ERDF allows expenditures on housing investments via its Specific Objective 4.3 Increasing the socioeconomic integration of marginalized communities, migrants and disadvantaged groups, through integrated measures including housing and social services.
ESF+ through its Specific Objective (viiiia) Promoting socio-economic integration of marginalised communities such as the Roma can complement targeted and mainstreamed measures to reduce house deprivation, spatial segregation and poor access to services.
Moreover, the additional funding through NEXT GENERATION EU will encourage Member States to invest on zero emission policies by increasing ihousing renovation and energetic efficiency. Those policies to be addressed by the Recovery and Resilience facility should put vulnerable communities at centre, and as the report states, ensure decent housing meeting WHO standards on housing temperature and air quality regulation.
During the last ten years, the number of homeless people within the EU has raised 70%, and over 4% of the European Population suffers severe house deprivation. The report urges the Commission and Member States to take active measures to guarantee the access to decent and affordable housing for European Population through investment, transparency and fight against discrimination.
The housing report adopted by the European Parliament, recalls that public investments to fight spatial segregation, preventing forced evictions and establishing resting areas for non-sedentary Roma population are essential.
Enforcing the Racial Equality Directive and launching infringement procedures against Member States that criminalize homeless people are key measures. Alignment of national housing strategies with anti-poverty strategies, considering child poverty allow ensuring that people and their rights are being at the centre of public policies.
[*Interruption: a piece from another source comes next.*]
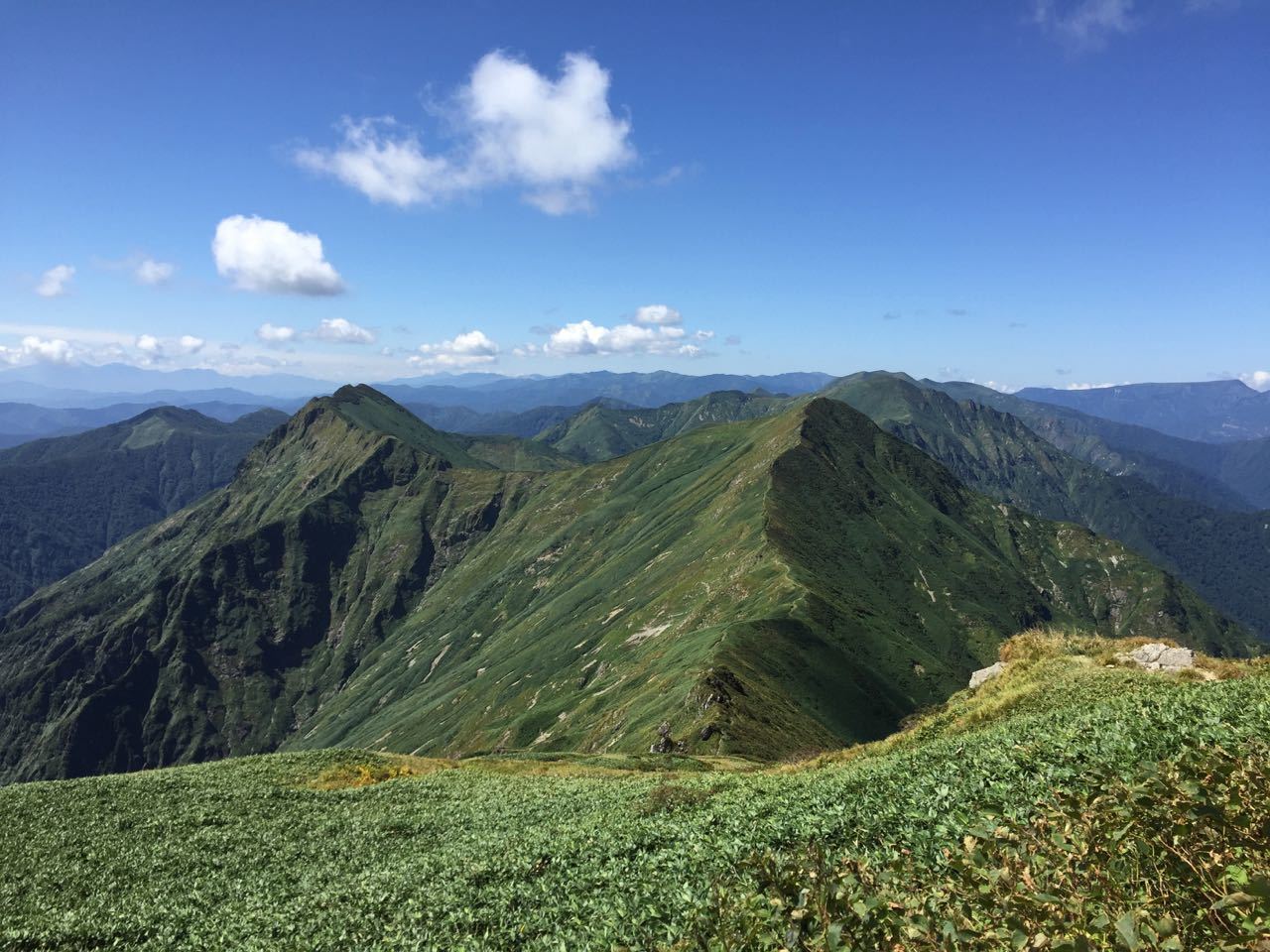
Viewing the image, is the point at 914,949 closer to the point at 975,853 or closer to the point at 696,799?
the point at 975,853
Investing in social housing
Within the European Region, there coexist multiple options to confront lack of housing. However, social, public and cooperative housing is less prevalent and housing access is more insecure in Southern and Eastern Europe. When planning European Cohesion Funds such as ERDG, ESF+, Just Transition Fund or Next Generation EU, Member states should increase investment on social housing and fight homelessness and use the resources for fostering social cohesion through urban planning.
European funding offers an opportunity in the right timing. Country specific recommendations and European Semester should include measures to ensure the right to decent housing through measures such as rent control, price transparency, long term rental contracts as default option and tenants and owners protection from eviction.
Recovery Plans to be undertaken by Member States with European funding during the next six years are encouraging a productive model transformation towards greener and smarter economy. Investment on housing renovation, energy- efficient buildings, fight against energetic poverty and ensuring decent housing complying with WHO’s standards, focusing on vulnerable population. The household income dedicated to housing should not exceed 25%, states the report, therefore the House Price Index should be refined.
Short-term holiday rental is driving up prices and fostering investors to treat housing as a tradable asset rather than a human right. A regulatory framework for holiday rental, at European level, encouraging transparency and information, is highly recommended.
Over indebtment due to high housing prices has raised, affecting 80 million people. Over 10% of European population spend more than 40% of their income in housing.
With this data, the report states, an integrated European strategy would allow ensuring the access to decent housing, putting people at the centre of investment and recovery policies over the next decade.